I don't think there is an easy fix for the 20 minute cut off, at least I couldn't find one. 

In the end I bought a new Sony radio which has different options on the cut off problem and it overcomes the 20 minute one. It was £70 in Argos, reads mp3 disks and has a usb slot for music on a memory stick. A £12 Sony remote control from Ebay means that most functions are available from anywhere in the van and it's great to be able to turn it off remotely.

Also a doddle to fit, uses all the same connectors as the Fiat / Peugeot one. The only drawback with Peugeot is that the steering wheel controls no longer work.

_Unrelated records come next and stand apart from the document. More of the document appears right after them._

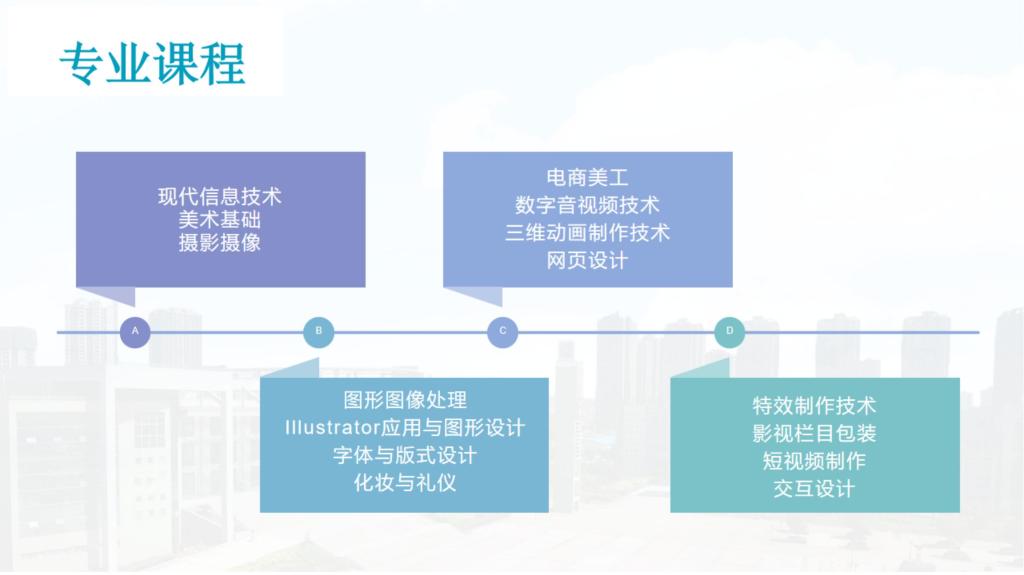 专业课程

现代信息技术
美术基础
摄影摄像

电商美工
数字音视频技术
三维动画制作技术
网页设计

A

B

C

D

图形图像处理
Illustrator应用与图形设计
字体与版式设计
化妆与礼仪

特效制作技术
影视栏目包装
短视频制作
交互设计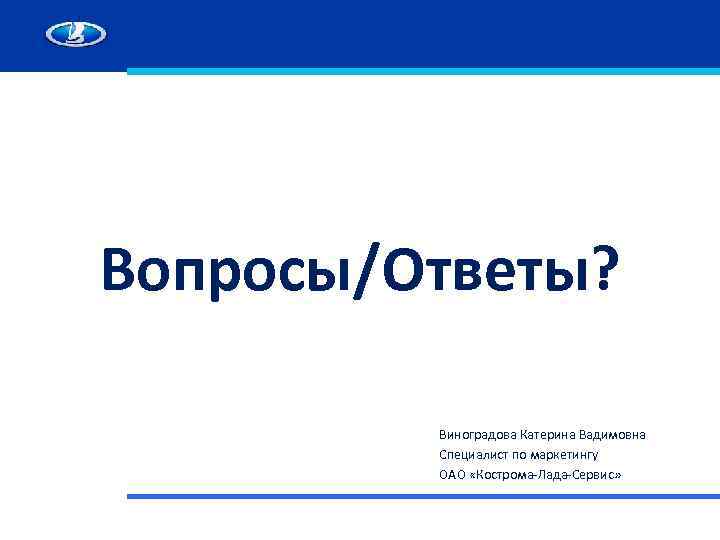 Вопросы/Ответы?

Виноградова Катерина Вадимовна
Специалист по маркетингу
ОАО «Кострома-Лада-Сервис»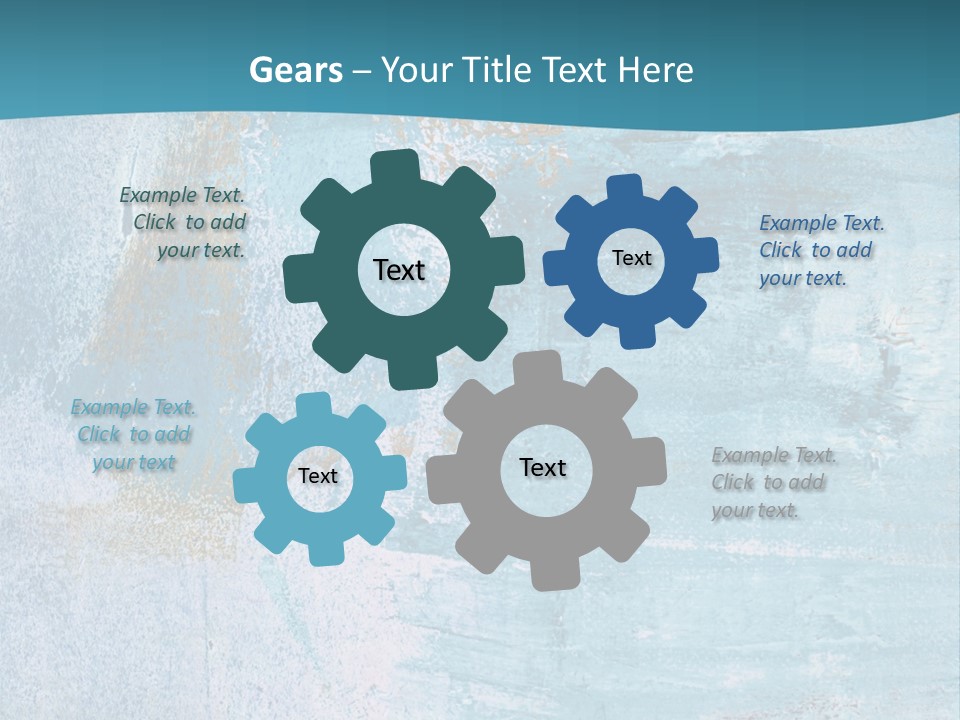 Gears – Your Title Text Here

Example Text. Click to add your text.

Text

Text

Example Text. Click to add your text.

Example Text. Click to add your text

Text

Text

Example Text. Click to add your text.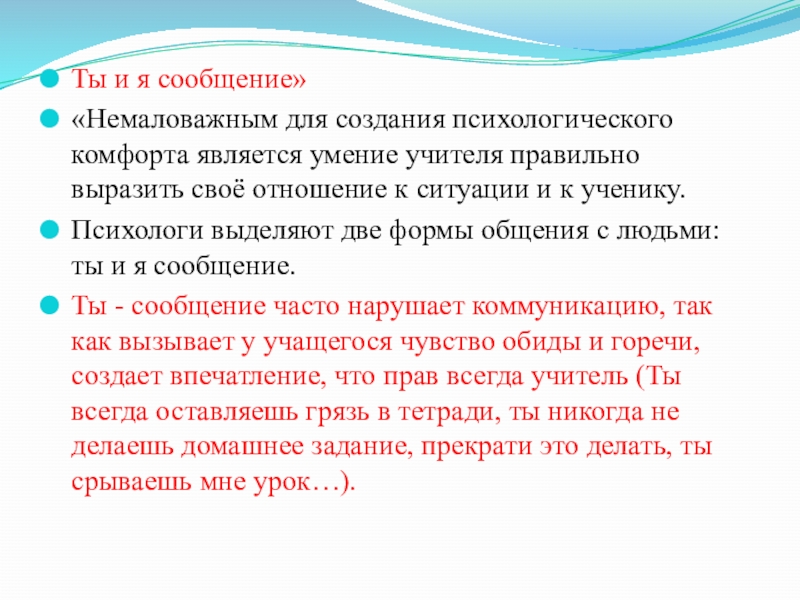 Ты и я сообщение»

«Немаловажным для создания психологического комфорта является умение учителя правильно выразить своё отношение к ситуации и к ученику.

Психологи выделяют две формы общения с людьми: ты и я сообщение.

Ты - сообщение часто нарушает коммуникацию, так как вызывает у учащегося чувство обиды и горечи, создает впечатление, что прав всегда учитель (Ты всегда оставляешь грязь в тетради, ты никогда не делаешь домашнее задание, прекрати это делать, ты срываешь мне урок…).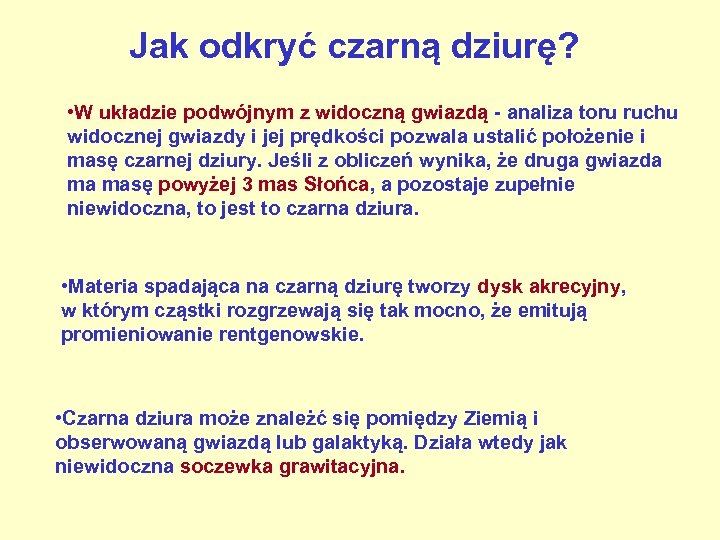 Jak odkryć czarną dziurę?

•W układzie podwójnym z widoczną gwiazdą - analiza toru ruchu widocznej gwiazdy i jej prędkości pozwala ustalić położenie i masę czarnej dziury. Jeśli z obliczeń wynika, że druga gwiazda ma masę powyżej 3 mas Słońca, a pozostaje zupełnie niewidoczna, to jest to czarna dziura.

•Materia spadająca na czarną dziurę tworzy dysk akrecyjny, w którym cząstki rozgrzewają się tak mocno, że emitują promieniowanie rentgenowskie.

•Czarna dziura może znaleźć się pomiędzy Ziemią i obserwowaną gwiazdą lub galaktyką. Działa wtedy jak niewidoczna soczewka grawitacyjna.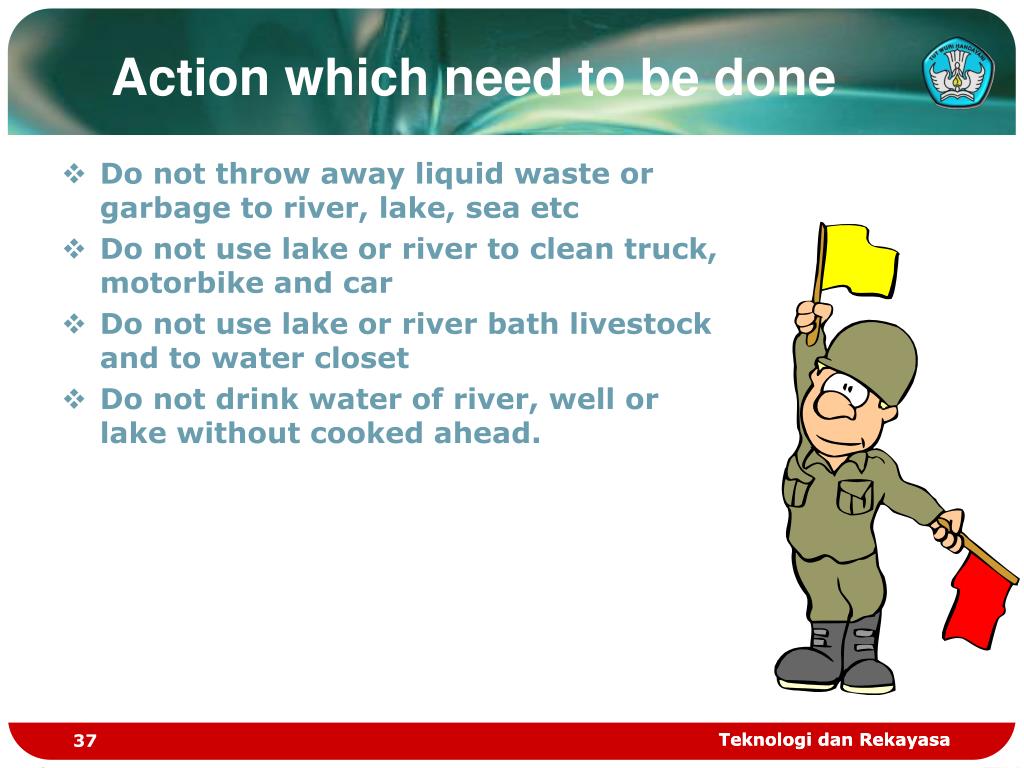 Action which need to be done

TUT WURI HANDAYANI

❖ Do not throw away liquid waste or garbage to river, lake, sea etc
❖ Do not use lake or river to clean truck, motorbike and car
❖ Do not use lake or river bath livestock and to water closet
❖ Do not drink water of river, well or lake without cooked ahead.

37

Teknologi dan Rekayasa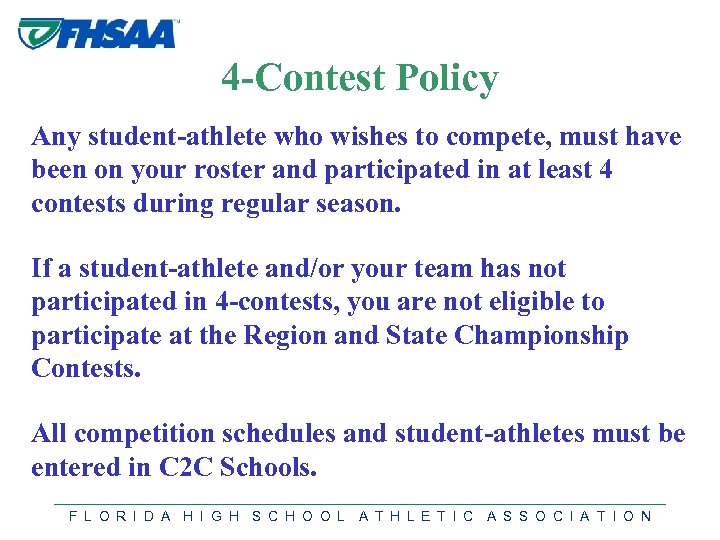 FHSAA

4-Contest Policy

Any student-athlete who wishes to compete, must have been on your roster and participated in at least 4 contests during regular season.

If a student-athlete and/or your team has not participated in 4-contests, you are not eligible to participate at the Region and State Championship Contests.

All competition schedules and student-athletes must be entered in C2C Schools.

FLORIDA HIGH SCHOOL ATHLETIC ASSOCIATION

There may be a conversion cable available but I haven't found one.

Roly


----------



## camallison (Jul 15, 2009)

JeanLuc said:


> DQT 17" TV supplied by RoadPro.
> >>DQT 17" TV<<


What's the viewing angle like on that set?

Colin


----------



## JeanLuc (Jan 13, 2007)

camallison said:


> JeanLuc said:
> 
> 
> > DQT 17" TV supplied by RoadPro.
> ...


Don't know the answer and the information is not in the spec. on RoadPro's site, nor on the DQT Dutch site. I chose it on recommendation from Jackie Newell (Mrs. 'Diamond Dave'). They have one and she said it is very good. Dave is fitting a Camos and related equipment for me in a couple of weeks.

I have e-mailed RoadPro, asking for the viewing angle - will let you know the answer.

Philip


----------